Stored items

______________________________

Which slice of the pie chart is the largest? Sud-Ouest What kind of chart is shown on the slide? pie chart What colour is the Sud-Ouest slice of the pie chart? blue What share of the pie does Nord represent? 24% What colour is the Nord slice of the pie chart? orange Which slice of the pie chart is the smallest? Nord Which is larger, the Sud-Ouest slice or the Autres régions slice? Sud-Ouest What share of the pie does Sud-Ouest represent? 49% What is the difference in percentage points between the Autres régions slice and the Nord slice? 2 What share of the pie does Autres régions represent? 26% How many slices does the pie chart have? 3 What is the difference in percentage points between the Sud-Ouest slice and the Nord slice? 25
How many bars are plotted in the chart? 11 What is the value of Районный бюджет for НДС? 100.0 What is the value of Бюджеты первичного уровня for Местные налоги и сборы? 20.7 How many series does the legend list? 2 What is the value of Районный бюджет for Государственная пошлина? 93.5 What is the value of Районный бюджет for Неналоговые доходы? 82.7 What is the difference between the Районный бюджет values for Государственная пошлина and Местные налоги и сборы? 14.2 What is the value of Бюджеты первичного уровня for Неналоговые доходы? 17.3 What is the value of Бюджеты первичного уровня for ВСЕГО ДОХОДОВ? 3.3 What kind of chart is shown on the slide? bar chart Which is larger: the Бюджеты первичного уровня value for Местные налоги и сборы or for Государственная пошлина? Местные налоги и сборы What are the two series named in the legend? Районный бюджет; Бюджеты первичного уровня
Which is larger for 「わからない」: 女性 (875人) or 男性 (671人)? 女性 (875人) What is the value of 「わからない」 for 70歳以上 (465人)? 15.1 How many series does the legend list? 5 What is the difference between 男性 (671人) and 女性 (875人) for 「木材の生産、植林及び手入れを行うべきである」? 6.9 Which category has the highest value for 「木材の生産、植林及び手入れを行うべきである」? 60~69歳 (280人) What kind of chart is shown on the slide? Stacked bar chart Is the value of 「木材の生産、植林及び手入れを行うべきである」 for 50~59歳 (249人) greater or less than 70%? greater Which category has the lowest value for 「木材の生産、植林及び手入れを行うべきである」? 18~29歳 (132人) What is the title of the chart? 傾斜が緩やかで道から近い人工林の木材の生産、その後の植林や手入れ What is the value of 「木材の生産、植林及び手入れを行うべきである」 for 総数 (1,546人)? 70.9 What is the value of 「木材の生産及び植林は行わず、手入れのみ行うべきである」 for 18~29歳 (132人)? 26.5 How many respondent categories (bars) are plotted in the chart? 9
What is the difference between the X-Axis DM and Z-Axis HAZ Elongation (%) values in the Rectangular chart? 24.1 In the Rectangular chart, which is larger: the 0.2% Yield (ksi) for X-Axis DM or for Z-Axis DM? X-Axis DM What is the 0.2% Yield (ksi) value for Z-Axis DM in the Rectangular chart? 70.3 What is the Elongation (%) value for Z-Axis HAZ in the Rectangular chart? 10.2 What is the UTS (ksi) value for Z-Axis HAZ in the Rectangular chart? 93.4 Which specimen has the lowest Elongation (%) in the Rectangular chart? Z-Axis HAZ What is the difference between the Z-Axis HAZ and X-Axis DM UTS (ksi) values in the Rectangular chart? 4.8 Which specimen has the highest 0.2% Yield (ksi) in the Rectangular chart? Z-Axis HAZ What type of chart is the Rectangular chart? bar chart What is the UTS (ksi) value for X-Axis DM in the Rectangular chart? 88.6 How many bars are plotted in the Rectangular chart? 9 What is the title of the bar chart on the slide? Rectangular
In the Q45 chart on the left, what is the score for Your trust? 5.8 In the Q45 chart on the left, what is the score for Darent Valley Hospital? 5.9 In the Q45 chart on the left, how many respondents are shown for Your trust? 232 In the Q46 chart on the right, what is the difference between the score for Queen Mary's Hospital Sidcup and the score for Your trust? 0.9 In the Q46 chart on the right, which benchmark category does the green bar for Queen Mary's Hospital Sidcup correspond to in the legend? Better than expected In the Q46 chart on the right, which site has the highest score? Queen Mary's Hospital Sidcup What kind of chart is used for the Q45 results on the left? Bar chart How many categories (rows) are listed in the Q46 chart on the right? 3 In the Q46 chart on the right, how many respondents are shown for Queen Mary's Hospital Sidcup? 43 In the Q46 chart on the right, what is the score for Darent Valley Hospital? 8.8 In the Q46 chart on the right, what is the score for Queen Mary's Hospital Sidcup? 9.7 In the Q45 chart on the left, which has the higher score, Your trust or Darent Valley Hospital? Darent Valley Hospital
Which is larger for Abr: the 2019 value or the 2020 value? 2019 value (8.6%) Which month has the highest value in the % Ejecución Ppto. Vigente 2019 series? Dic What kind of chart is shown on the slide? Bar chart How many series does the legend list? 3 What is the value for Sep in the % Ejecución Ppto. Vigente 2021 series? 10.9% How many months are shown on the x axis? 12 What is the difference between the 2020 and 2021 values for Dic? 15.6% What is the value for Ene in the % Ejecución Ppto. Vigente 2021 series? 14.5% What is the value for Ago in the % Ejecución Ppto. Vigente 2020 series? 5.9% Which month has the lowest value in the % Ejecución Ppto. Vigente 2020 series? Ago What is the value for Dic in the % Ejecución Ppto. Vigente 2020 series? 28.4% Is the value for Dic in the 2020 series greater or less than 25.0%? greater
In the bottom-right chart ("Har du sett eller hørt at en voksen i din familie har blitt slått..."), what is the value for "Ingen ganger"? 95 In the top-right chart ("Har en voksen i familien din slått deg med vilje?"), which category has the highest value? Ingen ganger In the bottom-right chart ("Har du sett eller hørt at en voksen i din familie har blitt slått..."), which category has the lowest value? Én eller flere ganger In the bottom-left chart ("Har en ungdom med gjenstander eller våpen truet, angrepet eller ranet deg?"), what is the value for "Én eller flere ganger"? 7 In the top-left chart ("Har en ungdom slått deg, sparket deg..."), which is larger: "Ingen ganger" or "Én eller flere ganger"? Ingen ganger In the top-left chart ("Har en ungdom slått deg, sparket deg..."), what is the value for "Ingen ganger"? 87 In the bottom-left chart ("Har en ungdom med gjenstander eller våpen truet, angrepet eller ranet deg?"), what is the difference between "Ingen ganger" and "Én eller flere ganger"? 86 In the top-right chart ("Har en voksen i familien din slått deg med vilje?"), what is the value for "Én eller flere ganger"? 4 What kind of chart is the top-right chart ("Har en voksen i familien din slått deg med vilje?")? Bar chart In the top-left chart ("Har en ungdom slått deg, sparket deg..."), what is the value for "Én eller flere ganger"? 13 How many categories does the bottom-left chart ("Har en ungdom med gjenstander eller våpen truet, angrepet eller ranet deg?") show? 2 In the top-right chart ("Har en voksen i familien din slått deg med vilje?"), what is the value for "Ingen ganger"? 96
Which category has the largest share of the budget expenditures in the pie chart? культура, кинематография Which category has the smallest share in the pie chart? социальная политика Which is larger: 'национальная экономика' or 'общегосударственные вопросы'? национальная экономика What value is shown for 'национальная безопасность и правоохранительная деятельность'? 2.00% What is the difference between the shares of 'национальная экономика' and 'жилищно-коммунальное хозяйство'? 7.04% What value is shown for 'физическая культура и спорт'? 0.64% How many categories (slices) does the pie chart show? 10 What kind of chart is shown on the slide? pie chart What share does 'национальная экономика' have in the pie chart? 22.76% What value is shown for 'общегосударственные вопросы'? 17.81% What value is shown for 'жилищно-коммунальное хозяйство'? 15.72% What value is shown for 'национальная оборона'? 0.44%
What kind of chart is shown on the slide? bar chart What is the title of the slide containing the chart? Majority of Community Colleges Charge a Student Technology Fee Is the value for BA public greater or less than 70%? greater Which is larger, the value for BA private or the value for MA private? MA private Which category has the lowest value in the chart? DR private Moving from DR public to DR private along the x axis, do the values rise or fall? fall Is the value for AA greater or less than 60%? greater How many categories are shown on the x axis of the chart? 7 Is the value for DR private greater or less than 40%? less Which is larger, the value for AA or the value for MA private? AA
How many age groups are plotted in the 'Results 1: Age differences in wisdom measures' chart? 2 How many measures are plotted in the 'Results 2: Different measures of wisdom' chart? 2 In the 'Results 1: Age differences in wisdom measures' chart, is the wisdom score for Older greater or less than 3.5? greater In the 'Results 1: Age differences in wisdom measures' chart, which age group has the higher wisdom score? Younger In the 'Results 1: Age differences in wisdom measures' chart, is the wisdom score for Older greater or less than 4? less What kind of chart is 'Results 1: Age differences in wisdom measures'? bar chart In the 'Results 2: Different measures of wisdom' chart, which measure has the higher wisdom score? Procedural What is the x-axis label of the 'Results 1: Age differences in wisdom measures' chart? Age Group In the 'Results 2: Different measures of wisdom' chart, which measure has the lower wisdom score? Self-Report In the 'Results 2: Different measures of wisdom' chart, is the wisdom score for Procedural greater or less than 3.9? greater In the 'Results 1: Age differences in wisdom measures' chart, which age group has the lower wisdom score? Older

______________________________

→ Problem statement: Please rewrite the lines from the first one through the line with "How many bars are plotted in the chart?", changing "legend" to "key" and leaving everything else as it is.

→ Task answer:
Which slice of the pie chart is the largest? Sud-Ouest What kind of chart is shown on the slide? pie chart What colour is the Sud-Ouest slice of the pie chart? blue What share of the pie does Nord represent? 24% What colour is the Nord slice of the pie chart? orange Which slice of the pie chart is the smallest? Nord Which is larger, the Sud-Ouest slice or the Autres régions slice? Sud-Ouest What share of the pie does Sud-Ouest represent? 49% What is the difference in percentage points between the Autres régions slice and the Nord slice? 2 What share of the pie does Autres régions represent? 26% How many slices does the pie chart have? 3 What is the difference in percentage points between the Sud-Ouest slice and the Nord slice? 25
How many bars are plotted in the chart? 11 What is the value of Районный бюджет for НДС? 100.0 What is the value of Бюджеты первичного уровня for Местные налоги и сборы? 20.7 How many series does the key list? 2 What is the value of Районный бюджет for Государственная пошлина? 93.5 What is the value of Районный бюджет for Неналоговые доходы? 82.7 What is the difference between the Районный бюджет values for Государственная пошлина and Местные налоги и сборы? 14.2 What is the value of Бюджеты первичного уровня for Неналоговые доходы? 17.3 What is the value of Бюджеты первичного уровня for ВСЕГО ДОХОДОВ? 3.3 What kind of chart is shown on the slide? bar chart Which is larger: the Бюджеты первичного уровня value for Местные налоги и сборы or for Государственная пошлина? Местные налоги и сборы What are the two series named in the key? Районный бюджет; Бюджеты первичного уровня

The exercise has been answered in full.